Redemption

In John 4 we are told of a Samaritan woman who meets with Jesus when drawing water from a well at midday. In their conversation we find that she had five husbands and was living with a man she was not married to.

In those days Samaritan women went to the well in groups in the morning and evening as it was cooler. Also, traditional ancient Jewish culture didn’t allow for friendly exchanges with Samaritans, because they were a mixed-race people who had married with Assyrians centuries before, so were deemed outcasts. In addition, and in an even larger context, first-century men didn’t enter into conversation with women in public, not even their wives as they were considered greatly inferior to men. So for Jesus to be found speaking to this woman was not only culturally inappropriate but would’ve been readily perceived by onlookers as scandalous.

She having had so many husbands was clearly the talk of the town.
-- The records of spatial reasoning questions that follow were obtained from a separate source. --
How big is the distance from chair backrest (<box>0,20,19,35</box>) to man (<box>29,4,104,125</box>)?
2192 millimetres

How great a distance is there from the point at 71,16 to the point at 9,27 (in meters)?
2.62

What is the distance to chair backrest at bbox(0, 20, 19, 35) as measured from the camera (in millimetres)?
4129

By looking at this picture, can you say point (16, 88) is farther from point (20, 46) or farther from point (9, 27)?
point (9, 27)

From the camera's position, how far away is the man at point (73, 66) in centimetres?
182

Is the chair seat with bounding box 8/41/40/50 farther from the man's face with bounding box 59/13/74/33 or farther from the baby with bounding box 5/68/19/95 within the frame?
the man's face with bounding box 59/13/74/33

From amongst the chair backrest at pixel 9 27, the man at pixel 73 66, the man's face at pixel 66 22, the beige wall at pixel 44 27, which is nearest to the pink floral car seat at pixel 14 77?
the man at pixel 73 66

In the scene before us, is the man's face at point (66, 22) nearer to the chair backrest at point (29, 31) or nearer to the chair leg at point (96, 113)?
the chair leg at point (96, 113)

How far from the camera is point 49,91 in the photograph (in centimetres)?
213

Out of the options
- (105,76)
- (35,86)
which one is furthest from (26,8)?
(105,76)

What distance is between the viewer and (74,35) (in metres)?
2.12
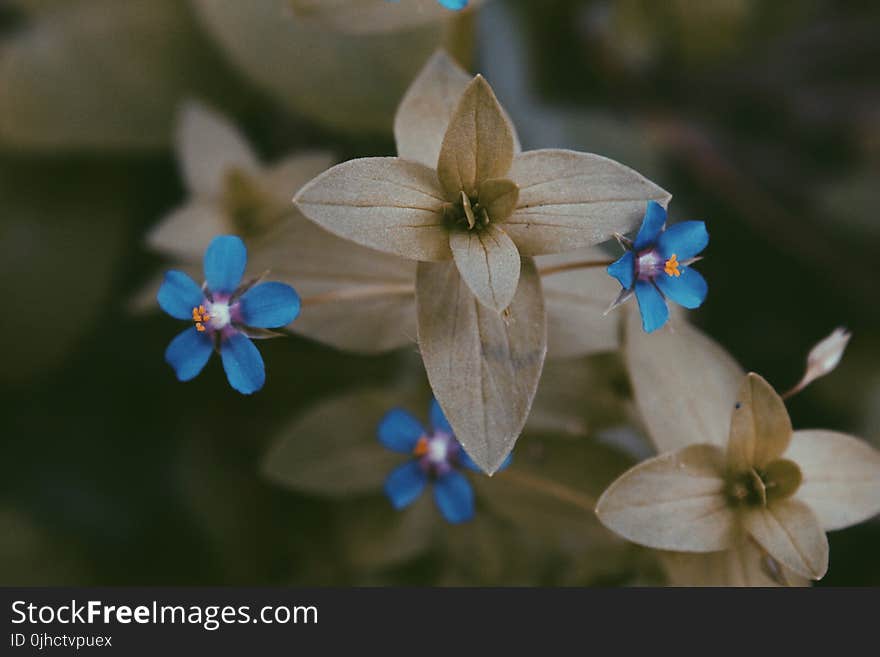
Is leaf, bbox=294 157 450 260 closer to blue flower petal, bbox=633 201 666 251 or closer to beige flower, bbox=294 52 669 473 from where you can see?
beige flower, bbox=294 52 669 473

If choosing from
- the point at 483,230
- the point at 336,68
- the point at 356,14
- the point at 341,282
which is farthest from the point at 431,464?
the point at 336,68

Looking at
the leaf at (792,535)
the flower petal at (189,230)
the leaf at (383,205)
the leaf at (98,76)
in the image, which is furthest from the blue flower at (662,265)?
the leaf at (98,76)

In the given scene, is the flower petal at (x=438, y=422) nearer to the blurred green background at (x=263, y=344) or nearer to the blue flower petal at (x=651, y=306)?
the blurred green background at (x=263, y=344)

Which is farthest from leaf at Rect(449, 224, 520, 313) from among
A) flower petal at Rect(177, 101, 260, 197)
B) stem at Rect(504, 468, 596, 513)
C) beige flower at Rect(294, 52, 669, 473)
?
flower petal at Rect(177, 101, 260, 197)

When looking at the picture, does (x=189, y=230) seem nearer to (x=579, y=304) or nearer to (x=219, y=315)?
(x=219, y=315)

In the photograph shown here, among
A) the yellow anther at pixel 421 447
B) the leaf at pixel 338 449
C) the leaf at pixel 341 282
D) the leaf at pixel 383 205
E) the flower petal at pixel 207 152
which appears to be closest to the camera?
the leaf at pixel 383 205

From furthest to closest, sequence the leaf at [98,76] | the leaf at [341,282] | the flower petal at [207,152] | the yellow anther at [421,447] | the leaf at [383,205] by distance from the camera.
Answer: the leaf at [98,76] → the flower petal at [207,152] → the yellow anther at [421,447] → the leaf at [341,282] → the leaf at [383,205]
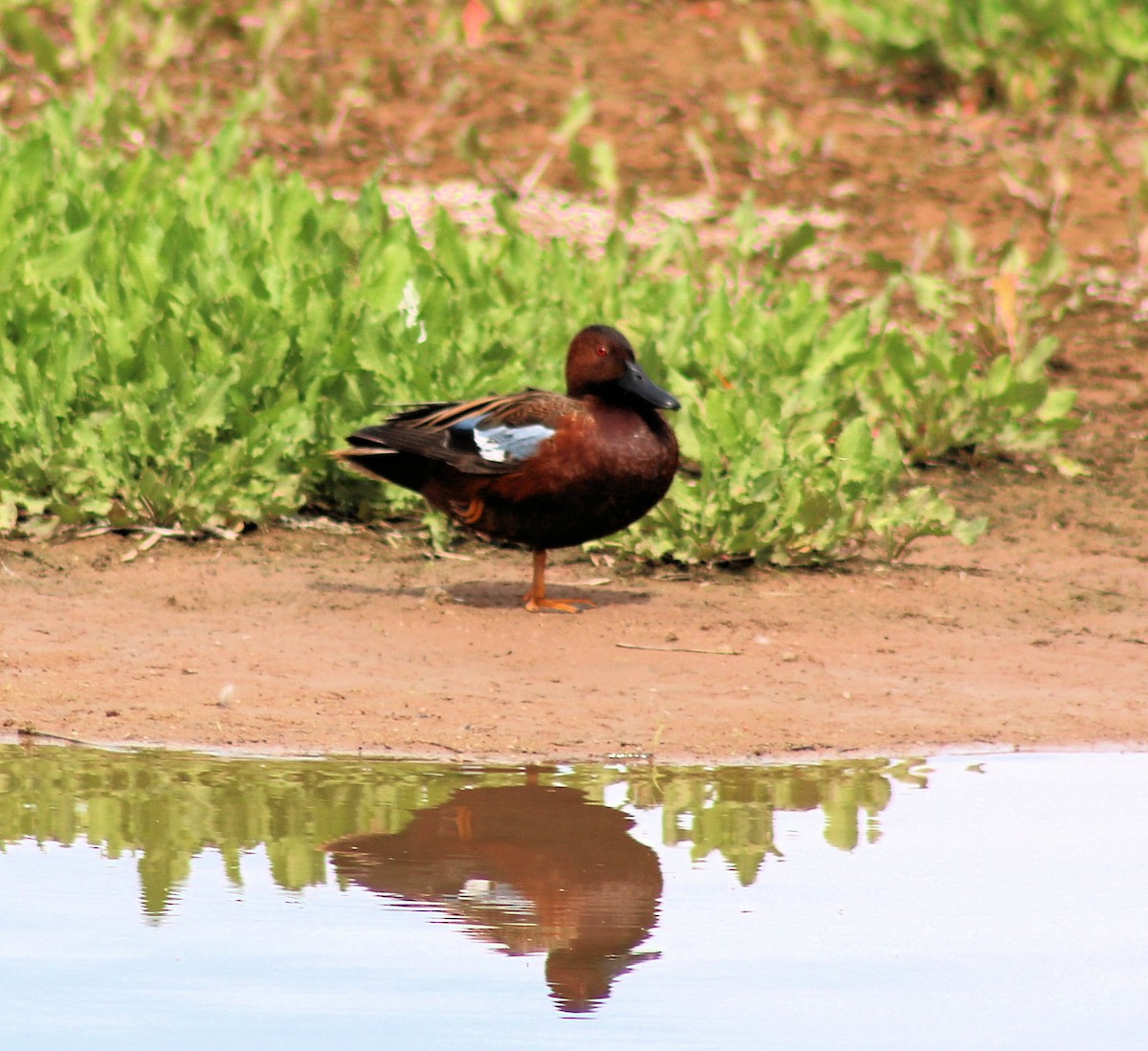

What was even worse was that this unmarried woman was presently living with a man.  Even for the Samaritans, this was an abomination. In order to avoid the mockery of the townswomen who filled their water jars at sunrise and sunset, this woman came to the well at noon, the hottest hour of the day. The social stigma that this woman endured in the community must have been demeaning.

She was ostracised by all who lived there, so imagine her surprise when Jesus came up and spoke directly to her.  He even called her “woman” which was a sign of respect and dignity not found anywhere at that time. Jesus treated her like a person, a person of intelligence, someone who mattered, someone who was worthy of the Messiah’s ‘living water’.

“Jesus answered, “Everyone who drinks this water will be thirsty again, but whoever drinks the water I give them will never thirst. Indeed, the water I give them will become in them a spring of water welling up to eternal life.” The woman said to him, “Sir, give me this water so that I won’t get thirsty and have to keep coming here to draw water.”” – John 4:13-15

Jesus used the water as a metaphor to teach this woman. He spoke about the living water, which gives eternal life.  The woman realised her innate need for this type of water and Jesus gave it to her. She left the well a changed person. He REDEEMED her! In His mercy and love, He extended to her a gift of which all others would have deemed her undeserving: His grace, His covering… HIMSELF!

This same shy, rejected lady went through the town proclaiming the works of Jesus. His redemption liberated her, took away her shame and consequently made many Samaritans of that city believe in Him. By reaching out to the Samaritans, Jesus showed that his mission was to the entire earth, not just the Jews. In the book of Acts, after Jesus’ ascension into heaven, His apostles carried on this work in Samaria and to the Gentile world.

This Samaritan woman was REJECTED. She was rejected because of her race, her gender and her sexual indiscretions yet God still chose to reveal Himself to her.

He did it for her… He can do it for you!